This repository contains a Pytorch implementation of the structure-aware output layer for neural machine translation which was presented at WMT 2018 (PDF). The model is a generalized form of weight tying which shares parameters between input and output embeddings but allows learning a more flexible relationship with input word embeddings and enables the effective capacity of the output layer to be controlled. In addition, the model shares weights across output classifiers and translation contexts which allows it to better leverage prior knowledge about them.
@inproceedings{Pappas_WMT_2018,
author = {Pappas, Nikolaos and Miculicich, Lesly and Henderson, James},
title = {Beyond Weight Tying: Learning Joint Input-Output Embeddings for Neural Machine Translation},
booktitle = {Proceedings of the Third Conference on Machine Translation (WMT)},
address = {Brussels, Belgium},
year = {2018}
}
The files that are specific to our paper are the following ones: (i) GlobalAttention.py modifies the original attention to support different input and output dimensions for the attention mechanism, (ii) Generator.py contains the implementation of the proposed output layer, and (iii) train.py the sampling-based training approach.

### Problem details
How would the README on the structure-aware output layer for neural machine translation continue after its final sentence? Write the next part.

### Dataset content

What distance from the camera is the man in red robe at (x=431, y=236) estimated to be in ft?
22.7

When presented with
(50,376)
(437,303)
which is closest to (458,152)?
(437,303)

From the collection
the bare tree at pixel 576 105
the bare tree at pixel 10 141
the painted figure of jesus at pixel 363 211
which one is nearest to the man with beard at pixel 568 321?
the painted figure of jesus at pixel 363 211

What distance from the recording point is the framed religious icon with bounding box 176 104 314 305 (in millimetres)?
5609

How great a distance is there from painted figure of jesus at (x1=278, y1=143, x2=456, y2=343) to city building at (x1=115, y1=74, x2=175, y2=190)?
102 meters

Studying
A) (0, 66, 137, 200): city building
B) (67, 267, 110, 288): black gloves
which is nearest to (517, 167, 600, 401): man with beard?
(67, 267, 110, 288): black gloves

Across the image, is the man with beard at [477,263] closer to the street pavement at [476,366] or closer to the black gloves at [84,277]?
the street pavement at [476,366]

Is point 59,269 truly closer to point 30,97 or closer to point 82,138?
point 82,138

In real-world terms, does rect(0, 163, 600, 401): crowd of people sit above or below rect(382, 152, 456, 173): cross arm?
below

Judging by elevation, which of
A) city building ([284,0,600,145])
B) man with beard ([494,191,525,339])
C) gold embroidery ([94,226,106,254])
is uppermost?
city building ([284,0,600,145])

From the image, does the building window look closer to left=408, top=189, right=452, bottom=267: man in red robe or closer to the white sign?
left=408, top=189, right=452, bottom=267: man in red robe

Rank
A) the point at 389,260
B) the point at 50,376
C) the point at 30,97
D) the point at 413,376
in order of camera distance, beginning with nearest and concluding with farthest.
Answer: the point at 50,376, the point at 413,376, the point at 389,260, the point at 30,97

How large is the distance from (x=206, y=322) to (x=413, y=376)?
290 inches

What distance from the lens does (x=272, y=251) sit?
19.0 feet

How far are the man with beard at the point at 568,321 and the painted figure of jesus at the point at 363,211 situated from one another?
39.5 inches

--

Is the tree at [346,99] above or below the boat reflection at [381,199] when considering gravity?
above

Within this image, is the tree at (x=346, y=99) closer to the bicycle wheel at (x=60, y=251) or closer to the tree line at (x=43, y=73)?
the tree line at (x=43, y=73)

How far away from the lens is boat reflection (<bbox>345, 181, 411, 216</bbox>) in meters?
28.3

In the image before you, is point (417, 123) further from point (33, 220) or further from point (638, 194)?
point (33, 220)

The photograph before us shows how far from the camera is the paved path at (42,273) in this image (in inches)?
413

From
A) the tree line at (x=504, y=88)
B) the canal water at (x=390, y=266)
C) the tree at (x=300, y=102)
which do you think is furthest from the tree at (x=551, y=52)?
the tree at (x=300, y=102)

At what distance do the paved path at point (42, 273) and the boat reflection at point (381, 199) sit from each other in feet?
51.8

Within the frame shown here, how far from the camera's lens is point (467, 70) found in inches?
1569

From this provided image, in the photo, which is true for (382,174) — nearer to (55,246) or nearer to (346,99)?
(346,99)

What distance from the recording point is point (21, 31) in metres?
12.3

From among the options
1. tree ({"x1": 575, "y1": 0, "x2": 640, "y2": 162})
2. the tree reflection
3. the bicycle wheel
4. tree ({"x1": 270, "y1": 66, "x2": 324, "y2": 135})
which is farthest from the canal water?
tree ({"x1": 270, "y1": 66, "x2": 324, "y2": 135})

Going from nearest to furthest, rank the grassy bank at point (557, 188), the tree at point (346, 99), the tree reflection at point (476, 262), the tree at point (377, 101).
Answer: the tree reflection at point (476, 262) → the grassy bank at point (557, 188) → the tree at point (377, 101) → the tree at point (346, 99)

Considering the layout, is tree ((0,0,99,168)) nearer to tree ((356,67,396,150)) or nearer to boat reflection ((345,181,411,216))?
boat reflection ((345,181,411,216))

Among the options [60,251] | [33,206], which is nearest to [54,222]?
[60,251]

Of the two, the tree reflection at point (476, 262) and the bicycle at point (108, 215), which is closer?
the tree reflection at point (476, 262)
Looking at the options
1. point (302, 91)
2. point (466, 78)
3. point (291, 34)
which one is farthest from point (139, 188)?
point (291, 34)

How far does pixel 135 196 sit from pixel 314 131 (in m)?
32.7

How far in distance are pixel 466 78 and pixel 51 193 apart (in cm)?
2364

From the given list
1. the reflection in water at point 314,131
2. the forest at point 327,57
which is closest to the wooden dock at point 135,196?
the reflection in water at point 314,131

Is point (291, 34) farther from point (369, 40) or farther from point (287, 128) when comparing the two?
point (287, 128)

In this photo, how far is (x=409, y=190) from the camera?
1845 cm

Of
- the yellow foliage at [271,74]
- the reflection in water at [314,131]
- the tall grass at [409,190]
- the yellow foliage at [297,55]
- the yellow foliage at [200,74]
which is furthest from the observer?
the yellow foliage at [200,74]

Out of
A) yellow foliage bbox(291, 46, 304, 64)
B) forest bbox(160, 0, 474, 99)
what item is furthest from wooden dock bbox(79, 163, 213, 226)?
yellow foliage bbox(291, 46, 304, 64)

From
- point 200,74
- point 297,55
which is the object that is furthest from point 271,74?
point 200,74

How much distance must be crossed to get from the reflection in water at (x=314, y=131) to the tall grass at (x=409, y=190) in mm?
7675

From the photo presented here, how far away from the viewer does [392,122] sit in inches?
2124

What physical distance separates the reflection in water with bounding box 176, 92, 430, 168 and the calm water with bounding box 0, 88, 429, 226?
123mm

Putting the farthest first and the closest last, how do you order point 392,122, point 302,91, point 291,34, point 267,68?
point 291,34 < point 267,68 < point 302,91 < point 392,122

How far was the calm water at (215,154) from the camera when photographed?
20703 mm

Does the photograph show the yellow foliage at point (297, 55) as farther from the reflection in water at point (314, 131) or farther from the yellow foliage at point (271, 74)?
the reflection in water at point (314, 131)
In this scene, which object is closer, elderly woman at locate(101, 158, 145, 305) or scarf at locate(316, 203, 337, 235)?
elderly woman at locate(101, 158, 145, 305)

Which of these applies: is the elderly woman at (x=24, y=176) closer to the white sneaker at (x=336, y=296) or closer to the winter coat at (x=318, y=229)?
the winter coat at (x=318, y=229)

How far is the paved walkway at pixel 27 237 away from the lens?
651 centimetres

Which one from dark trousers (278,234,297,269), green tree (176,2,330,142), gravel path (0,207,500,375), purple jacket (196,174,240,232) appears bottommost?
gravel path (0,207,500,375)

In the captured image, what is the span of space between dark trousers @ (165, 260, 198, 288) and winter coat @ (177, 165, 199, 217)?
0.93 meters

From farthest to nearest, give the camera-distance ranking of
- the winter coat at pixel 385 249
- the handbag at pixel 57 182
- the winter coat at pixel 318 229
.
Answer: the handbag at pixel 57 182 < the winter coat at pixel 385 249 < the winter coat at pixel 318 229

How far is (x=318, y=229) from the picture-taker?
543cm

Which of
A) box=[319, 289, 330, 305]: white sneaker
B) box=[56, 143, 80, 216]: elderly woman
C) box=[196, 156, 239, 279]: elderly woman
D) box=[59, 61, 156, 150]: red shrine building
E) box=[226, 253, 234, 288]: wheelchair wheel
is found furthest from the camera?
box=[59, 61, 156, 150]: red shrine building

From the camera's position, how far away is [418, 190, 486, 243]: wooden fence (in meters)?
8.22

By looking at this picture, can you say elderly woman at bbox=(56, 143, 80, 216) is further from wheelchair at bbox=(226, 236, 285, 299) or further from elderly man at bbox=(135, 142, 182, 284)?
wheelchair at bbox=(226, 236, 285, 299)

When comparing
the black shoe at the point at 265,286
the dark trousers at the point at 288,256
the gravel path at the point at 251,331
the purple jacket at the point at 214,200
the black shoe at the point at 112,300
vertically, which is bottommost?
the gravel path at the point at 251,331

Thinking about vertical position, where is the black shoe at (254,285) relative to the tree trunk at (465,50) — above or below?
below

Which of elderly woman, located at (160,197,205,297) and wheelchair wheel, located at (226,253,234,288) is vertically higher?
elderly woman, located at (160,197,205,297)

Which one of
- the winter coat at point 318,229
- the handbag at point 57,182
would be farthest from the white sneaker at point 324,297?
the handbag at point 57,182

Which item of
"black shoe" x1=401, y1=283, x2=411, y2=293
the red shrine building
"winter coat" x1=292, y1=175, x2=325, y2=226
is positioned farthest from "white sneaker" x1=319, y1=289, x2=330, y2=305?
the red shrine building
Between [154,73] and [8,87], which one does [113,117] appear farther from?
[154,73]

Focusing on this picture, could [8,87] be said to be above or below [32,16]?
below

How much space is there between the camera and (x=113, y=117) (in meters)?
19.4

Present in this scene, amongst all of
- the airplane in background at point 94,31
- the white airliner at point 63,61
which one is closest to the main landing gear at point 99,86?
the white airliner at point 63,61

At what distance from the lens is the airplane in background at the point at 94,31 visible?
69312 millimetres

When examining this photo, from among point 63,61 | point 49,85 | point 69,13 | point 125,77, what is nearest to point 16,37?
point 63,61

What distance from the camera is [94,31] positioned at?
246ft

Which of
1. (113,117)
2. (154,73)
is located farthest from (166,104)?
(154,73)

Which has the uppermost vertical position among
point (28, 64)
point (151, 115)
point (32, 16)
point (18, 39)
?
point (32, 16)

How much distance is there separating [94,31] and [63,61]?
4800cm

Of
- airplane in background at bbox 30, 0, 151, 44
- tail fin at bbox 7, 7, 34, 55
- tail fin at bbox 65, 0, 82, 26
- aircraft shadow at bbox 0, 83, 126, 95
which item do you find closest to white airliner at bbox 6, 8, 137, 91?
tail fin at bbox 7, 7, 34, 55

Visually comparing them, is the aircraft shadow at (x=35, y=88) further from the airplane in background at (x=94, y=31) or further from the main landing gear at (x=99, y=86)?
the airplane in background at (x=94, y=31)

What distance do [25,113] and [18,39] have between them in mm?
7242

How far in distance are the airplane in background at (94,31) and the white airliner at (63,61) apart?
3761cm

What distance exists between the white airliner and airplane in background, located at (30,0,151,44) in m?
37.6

### Task output
- onmt/modules/GlobalAttention.py
- onmt/Generator.py
- train.py
The available code is largely based on an earlier version (v0.2.1) of OpenNMT (https://github.com/OpenNMT/OpenNMT-py) which requires Python ( http://www.python.org/getit/) and Pytorch library ( https://pytorch.org/) in order to run. For detailed instructions on how to install and use them please refer to the corresponding links above.